------ Data

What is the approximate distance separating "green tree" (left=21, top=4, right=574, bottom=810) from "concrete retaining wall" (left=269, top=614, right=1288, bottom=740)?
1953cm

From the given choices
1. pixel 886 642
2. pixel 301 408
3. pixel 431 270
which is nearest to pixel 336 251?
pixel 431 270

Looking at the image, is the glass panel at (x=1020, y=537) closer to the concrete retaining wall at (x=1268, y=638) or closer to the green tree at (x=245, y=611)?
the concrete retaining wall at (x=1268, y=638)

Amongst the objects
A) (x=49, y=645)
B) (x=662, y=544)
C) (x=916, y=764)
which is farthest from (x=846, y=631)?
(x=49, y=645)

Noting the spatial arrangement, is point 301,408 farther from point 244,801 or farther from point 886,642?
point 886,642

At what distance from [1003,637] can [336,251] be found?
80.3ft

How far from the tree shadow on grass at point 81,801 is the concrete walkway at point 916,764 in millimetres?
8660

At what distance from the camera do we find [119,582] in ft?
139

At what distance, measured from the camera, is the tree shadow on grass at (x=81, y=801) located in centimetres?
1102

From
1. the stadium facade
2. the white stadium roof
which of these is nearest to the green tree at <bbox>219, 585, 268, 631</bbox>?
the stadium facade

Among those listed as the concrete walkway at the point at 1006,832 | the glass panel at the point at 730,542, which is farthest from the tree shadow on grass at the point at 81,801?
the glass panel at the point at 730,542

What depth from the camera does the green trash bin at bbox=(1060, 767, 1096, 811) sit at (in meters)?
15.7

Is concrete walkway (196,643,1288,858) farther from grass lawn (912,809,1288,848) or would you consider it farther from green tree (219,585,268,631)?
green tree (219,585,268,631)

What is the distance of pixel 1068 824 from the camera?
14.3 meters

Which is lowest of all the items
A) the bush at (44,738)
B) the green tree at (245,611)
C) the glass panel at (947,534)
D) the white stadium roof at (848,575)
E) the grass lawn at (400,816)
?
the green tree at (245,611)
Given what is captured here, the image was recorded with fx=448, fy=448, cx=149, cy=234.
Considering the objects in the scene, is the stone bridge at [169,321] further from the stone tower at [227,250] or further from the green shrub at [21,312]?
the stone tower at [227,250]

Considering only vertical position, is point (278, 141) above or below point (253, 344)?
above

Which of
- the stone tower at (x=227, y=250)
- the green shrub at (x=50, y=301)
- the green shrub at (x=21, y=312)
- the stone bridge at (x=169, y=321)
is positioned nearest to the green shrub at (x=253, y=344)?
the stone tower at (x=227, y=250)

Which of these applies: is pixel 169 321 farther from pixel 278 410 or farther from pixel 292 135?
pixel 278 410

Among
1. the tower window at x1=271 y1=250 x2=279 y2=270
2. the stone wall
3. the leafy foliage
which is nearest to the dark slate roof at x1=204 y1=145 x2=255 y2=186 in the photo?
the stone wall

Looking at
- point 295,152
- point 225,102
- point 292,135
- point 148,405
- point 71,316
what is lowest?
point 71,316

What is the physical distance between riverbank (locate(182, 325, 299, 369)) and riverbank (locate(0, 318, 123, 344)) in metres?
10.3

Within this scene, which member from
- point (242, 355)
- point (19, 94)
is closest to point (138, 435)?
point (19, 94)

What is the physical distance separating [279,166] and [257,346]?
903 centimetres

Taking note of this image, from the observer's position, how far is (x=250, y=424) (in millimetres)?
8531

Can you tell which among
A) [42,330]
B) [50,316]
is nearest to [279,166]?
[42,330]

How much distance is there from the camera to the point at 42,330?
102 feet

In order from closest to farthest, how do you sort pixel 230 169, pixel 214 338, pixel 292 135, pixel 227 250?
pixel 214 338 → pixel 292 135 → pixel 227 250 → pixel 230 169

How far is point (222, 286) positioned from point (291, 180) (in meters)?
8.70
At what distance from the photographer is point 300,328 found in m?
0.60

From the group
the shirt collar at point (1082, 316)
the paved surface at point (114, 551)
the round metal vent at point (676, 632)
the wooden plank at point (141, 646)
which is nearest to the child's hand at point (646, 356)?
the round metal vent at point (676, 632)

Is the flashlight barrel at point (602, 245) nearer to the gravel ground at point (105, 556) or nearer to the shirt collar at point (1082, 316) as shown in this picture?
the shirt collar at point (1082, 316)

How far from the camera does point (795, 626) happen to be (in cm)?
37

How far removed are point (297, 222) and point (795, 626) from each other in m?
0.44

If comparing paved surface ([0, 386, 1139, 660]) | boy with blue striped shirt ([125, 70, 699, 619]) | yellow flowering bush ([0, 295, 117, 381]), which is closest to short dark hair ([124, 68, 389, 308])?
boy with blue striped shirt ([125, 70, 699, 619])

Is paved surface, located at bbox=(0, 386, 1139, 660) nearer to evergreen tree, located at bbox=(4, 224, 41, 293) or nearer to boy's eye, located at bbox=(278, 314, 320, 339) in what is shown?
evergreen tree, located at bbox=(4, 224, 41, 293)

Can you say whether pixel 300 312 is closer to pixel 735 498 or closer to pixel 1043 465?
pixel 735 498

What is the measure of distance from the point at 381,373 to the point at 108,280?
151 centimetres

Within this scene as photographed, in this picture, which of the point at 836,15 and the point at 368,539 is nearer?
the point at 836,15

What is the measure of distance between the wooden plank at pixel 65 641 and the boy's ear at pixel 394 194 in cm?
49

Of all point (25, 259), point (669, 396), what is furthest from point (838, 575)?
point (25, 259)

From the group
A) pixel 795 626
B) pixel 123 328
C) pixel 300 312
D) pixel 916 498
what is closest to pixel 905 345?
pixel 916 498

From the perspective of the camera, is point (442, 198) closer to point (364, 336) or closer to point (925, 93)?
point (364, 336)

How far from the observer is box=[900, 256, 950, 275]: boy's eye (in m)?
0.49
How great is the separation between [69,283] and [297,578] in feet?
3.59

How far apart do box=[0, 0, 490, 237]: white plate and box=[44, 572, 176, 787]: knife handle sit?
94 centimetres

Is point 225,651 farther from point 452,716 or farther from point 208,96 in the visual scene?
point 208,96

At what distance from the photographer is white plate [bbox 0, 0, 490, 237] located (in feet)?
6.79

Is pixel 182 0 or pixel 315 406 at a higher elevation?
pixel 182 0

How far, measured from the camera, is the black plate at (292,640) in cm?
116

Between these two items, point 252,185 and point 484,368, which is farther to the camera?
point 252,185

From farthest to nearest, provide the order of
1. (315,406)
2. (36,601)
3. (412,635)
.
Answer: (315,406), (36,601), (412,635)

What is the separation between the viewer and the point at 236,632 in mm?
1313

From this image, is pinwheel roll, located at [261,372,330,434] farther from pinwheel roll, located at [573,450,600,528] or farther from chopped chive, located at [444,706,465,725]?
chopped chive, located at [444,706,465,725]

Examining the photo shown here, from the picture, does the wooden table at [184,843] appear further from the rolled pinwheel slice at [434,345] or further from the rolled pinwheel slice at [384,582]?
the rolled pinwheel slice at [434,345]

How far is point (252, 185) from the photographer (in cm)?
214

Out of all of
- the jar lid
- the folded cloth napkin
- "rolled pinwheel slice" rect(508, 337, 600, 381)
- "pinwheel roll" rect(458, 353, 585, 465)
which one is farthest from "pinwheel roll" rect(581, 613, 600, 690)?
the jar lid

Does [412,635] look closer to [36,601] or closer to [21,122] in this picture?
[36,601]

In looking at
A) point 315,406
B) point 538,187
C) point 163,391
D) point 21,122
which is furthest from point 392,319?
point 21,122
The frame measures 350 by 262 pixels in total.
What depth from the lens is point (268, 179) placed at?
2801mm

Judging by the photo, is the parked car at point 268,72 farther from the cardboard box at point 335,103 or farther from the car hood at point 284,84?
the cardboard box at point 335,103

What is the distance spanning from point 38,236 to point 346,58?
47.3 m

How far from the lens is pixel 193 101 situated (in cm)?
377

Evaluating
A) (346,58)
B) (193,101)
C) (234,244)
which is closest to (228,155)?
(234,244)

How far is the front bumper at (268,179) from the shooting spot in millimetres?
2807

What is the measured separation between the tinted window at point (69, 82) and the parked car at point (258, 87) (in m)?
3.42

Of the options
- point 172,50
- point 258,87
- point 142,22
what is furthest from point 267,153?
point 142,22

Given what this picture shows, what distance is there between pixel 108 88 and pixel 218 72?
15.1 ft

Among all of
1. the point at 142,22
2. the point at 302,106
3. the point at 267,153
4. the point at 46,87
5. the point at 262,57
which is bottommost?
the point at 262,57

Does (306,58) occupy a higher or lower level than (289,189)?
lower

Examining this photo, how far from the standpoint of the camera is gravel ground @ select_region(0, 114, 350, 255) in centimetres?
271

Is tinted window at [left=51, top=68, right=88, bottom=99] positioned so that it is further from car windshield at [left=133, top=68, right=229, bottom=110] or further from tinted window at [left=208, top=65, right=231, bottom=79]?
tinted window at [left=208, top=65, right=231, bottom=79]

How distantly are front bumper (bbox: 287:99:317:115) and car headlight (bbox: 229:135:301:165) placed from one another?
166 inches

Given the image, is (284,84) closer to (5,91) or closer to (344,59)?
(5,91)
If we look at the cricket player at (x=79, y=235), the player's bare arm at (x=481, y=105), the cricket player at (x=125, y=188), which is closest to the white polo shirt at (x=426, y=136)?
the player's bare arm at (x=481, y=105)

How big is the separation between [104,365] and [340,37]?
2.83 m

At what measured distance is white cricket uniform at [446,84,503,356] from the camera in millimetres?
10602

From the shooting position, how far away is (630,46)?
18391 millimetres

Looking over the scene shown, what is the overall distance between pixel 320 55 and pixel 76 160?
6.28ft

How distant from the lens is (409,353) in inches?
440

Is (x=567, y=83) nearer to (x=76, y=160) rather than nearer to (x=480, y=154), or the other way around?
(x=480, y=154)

------------

Copy the records verbatim from the line containing "Given what this" through the line containing "18391 millimetres", with both of those lines included.

Given what this picture shows, what distance is there between pixel 108 88 and pixel 218 72?
15.1 ft

Among all of
1. the point at 142,22
2. the point at 302,106
3. the point at 267,153
4. the point at 46,87
5. the point at 262,57
which is bottommost?
the point at 262,57

Does (306,58) occupy a higher or lower level than (289,189)?
lower

Examining this photo, how far from the standpoint of the camera is gravel ground @ select_region(0, 114, 350, 255) in centimetres?
271

Is tinted window at [left=51, top=68, right=88, bottom=99] positioned so that it is further from car windshield at [left=133, top=68, right=229, bottom=110] or further from tinted window at [left=208, top=65, right=231, bottom=79]?
tinted window at [left=208, top=65, right=231, bottom=79]

How distantly are front bumper (bbox: 287:99:317:115) and car headlight (bbox: 229:135:301:165) placed from one another?
166 inches

Given the image, is (284,84) closer to (5,91) or closer to (344,59)?
(5,91)
If we look at the cricket player at (x=79, y=235), the player's bare arm at (x=481, y=105), the cricket player at (x=125, y=188), which is closest to the white polo shirt at (x=426, y=136)?
the player's bare arm at (x=481, y=105)

How big is the separation between [104,365] and [340,37]?
2.83 m

At what measured distance is white cricket uniform at [446,84,503,356] from the camera in millimetres?
10602

From the shooting position, how far away is (630,46)?
18391 millimetres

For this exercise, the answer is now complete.